→ **Problem details**: Extract every entry word for word.

→ **Provided records**:

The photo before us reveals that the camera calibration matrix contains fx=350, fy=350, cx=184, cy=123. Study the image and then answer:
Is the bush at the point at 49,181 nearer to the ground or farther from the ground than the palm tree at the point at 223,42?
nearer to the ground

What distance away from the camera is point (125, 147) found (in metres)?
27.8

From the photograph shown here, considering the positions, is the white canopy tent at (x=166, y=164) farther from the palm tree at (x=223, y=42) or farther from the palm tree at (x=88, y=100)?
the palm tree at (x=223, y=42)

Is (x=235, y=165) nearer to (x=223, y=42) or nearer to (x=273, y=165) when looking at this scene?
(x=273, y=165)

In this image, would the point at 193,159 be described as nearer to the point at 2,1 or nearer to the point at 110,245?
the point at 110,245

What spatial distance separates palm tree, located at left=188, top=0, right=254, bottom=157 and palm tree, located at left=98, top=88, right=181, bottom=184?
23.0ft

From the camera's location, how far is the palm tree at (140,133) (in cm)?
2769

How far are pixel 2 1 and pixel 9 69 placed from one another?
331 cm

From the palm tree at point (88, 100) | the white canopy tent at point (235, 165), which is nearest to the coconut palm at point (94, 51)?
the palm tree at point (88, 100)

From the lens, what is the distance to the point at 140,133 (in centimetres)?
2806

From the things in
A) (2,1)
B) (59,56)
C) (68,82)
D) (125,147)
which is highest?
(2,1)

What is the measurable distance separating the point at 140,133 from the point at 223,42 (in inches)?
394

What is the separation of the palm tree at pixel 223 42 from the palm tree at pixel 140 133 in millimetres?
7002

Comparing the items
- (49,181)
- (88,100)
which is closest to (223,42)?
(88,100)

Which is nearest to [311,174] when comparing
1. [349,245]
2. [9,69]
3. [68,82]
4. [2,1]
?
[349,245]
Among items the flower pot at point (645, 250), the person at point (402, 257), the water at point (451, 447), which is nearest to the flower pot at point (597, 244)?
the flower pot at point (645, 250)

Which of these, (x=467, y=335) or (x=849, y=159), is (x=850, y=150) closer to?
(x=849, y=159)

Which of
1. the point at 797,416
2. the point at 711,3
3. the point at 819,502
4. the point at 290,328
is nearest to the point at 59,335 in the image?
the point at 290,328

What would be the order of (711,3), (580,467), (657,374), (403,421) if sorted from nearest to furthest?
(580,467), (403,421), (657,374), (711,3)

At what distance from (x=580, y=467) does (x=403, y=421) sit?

→ **Answer to this problem**:
The photo before us reveals that the camera calibration matrix contains fx=350, fy=350, cx=184, cy=123. Study the image and then answer:
Is the bush at the point at 49,181 nearer to the ground or farther from the ground than the palm tree at the point at 223,42?
nearer to the ground

What distance away from the camera is point (125, 147) found (in metres)?
27.8

From the photograph shown here, considering the positions, is the white canopy tent at (x=166, y=164) farther from the palm tree at (x=223, y=42) or farther from the palm tree at (x=88, y=100)?
the palm tree at (x=223, y=42)

Is (x=235, y=165) nearer to (x=223, y=42) or nearer to (x=273, y=165) when looking at this scene?
(x=273, y=165)

In this image, would the point at 193,159 be described as nearer to the point at 2,1 or nearer to the point at 110,245?
the point at 110,245

What spatial distance separates palm tree, located at left=188, top=0, right=254, bottom=157 and palm tree, located at left=98, top=88, right=181, bottom=184?
23.0ft

From the camera's location, how far is the palm tree at (140,133) (in cm)?
2769

How far are pixel 2 1 and pixel 9 69 placed from one another?
331 cm

From the palm tree at point (88, 100) | the white canopy tent at point (235, 165), which is nearest to the coconut palm at point (94, 51)?
the palm tree at point (88, 100)

From the lens, what is the distance to the point at 140,133 (in centimetres)?
2806

From the things in
A) (2,1)
B) (59,56)
C) (68,82)
D) (125,147)
which is highest?
(2,1)

What is the measurable distance separating the point at 140,133 from the point at 223,42 (in inches)?
394

What is the separation of the palm tree at pixel 223 42 from the palm tree at pixel 140 133 in millimetres?
7002

Comparing the items
- (49,181)
- (88,100)
which is closest to (223,42)?
(88,100)

Which is nearest to [311,174] when comparing
1. [349,245]
2. [9,69]
3. [68,82]
4. [2,1]
?
[349,245]
Among items the flower pot at point (645, 250), the person at point (402, 257), the water at point (451, 447), which is nearest to the flower pot at point (597, 244)?
the flower pot at point (645, 250)

Which of these, (x=467, y=335) or (x=849, y=159), is (x=850, y=150) closer to?
(x=849, y=159)

Which of
1. the point at 797,416
2. the point at 711,3
3. the point at 819,502
4. the point at 290,328
is nearest to the point at 59,335 in the image?
the point at 290,328

What would be the order of (711,3), (580,467), (657,374), (403,421) if sorted from nearest to furthest?
(580,467), (403,421), (657,374), (711,3)

At what distance from (x=580, y=467) does (x=403, y=421) sit?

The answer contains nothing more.